Para el resto de la corporación el hecho no era claro, el precio no estaba tan mal, etcétera, etcétera, etcétera.

Pero nadie puede explicar cómo hacía una empresa sin siquiera un empleado para realizar la tarea de bolsero y/o encuestadora de forma tal de facturar una suma cercana a los millones de pesos. Pingüe negocio para el periodista.

Esa corporación pide que actúe la justicia y le parece hasta de ‘mala leche’ difundirlo en el marco de una campaña proselitista.
Ahora, cuando a Aníbal Fernández lo acusaron a través de una denuncia mediática, una semana antes de las PASO, como el autor intelectual del Triple Crimen, eso estaba bien. De hecho estaba muy bien.

Fernández no puede esperar a que la justicia diga nada y –si dice algo contra la opinión formada por los medios- la justicia no es justicia. Y quienes piden que se esclarezca judicialmente, recuerdan que la justicia nunca llega a ninguna conclusión válida cuando quienes están en el banquillo son funcionarios.

La paradoja es que la justicia es siempre la misma. Porque cuando enjuicien a Niembro (si es que lo enjuician) no va a ser en la Corte de Ruanda. Tampoco cuando quien vaya al banquillo sea Aníbal F (si es que alguna vez ocurre ello).

Aníbal y Niembro pueden ser (o no) dos caras de la misma moneda. Con una gran diferencia: a Aníbal lo acusa un hombre con condena perpetua y un ex policía de dudosa credibilidad.
Independientemente de si el affaire Niembro es o no un operativo de prensa, algo si es claro: los contratos millonarios existieron. De hecho Niembro no los negó. Lo que pone en evidencia que no existen diferencias entre la administración Macrista y lo que le cuestionan a la administración kirchnerista por los contratos con el constructor Lázaro Báez. La única diferencia sería el monto…

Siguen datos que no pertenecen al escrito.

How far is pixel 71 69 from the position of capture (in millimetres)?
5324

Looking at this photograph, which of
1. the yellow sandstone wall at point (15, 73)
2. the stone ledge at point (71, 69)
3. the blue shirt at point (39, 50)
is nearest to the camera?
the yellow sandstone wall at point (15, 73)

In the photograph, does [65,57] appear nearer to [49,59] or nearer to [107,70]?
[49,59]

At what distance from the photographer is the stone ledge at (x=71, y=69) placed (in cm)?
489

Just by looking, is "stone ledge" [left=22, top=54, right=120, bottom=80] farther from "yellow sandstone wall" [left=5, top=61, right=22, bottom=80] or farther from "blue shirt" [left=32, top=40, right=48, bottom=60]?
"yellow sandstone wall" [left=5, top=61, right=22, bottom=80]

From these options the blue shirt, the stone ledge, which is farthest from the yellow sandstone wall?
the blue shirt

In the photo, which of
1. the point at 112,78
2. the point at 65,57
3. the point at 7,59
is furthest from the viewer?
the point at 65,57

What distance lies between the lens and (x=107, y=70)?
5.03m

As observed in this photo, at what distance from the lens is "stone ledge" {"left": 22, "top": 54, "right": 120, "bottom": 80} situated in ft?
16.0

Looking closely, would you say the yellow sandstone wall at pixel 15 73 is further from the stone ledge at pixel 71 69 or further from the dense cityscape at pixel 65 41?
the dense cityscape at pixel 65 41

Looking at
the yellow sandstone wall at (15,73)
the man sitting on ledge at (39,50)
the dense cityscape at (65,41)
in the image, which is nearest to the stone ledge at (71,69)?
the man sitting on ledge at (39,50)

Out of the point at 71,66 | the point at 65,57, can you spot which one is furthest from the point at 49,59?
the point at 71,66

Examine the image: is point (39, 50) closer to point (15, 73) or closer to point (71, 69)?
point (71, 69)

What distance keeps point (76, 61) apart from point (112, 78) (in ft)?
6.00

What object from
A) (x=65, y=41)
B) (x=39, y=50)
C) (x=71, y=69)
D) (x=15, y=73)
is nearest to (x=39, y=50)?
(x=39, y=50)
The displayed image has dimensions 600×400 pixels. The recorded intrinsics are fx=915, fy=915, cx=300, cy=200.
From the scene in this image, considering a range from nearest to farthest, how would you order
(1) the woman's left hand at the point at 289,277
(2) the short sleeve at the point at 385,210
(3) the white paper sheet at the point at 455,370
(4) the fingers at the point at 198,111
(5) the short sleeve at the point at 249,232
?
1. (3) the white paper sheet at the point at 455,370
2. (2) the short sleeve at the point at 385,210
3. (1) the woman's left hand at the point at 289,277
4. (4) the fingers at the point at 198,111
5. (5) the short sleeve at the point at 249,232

La lógica antikirchnerista impide ver que lo de Niembro es tan repudiable como lo de Lázaro. Aunque existiría una gran diferencia: las obras están. Las encuestas ¿se habrán hecho?

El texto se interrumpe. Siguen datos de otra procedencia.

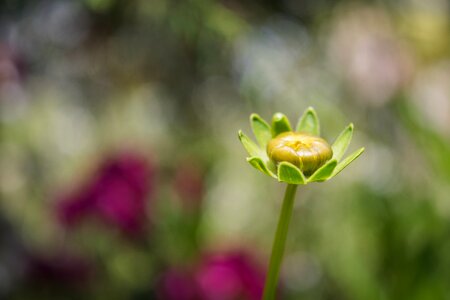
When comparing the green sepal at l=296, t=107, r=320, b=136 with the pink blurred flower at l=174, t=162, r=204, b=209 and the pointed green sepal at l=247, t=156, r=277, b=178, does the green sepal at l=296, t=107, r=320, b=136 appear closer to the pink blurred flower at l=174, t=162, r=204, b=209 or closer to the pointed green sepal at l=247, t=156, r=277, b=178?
the pointed green sepal at l=247, t=156, r=277, b=178

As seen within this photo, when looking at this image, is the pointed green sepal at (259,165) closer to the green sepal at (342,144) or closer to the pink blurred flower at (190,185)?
the green sepal at (342,144)

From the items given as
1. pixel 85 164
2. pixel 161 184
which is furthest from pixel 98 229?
pixel 85 164

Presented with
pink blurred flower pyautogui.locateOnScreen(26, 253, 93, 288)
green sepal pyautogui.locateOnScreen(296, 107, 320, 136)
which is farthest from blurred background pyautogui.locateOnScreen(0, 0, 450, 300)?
green sepal pyautogui.locateOnScreen(296, 107, 320, 136)

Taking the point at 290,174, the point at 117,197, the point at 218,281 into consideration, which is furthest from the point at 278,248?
the point at 117,197

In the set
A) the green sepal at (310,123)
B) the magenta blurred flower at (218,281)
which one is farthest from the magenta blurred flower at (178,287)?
the green sepal at (310,123)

Lo de Niembro forma parte de otro clientelismo. Uno tan perverso como el clientelismo de las provincias que tantos cuestionamientos han generado por estos días. Y es que en aquellos casos, los ‘clientes’ no tienen opciones. En este caso sí. Niembro sabía, al firmar esos contratos, que eran por lo menos éticamente cuestionables. Y tan cuestionables eran, que no los publicaron en el Boletín Oficial. ¿De qué sirve el sistema más avanzado para control ciudadano si sólo se alimenta con la información que la administración cree relevante?

El accionar de algunos gobernantes no dista mucho de los caudillos del interior que creen que el Estado es suyo y por ello favorecen a sus amigos. La diferencia con aquellos, es que tienen la osadía de decirlo.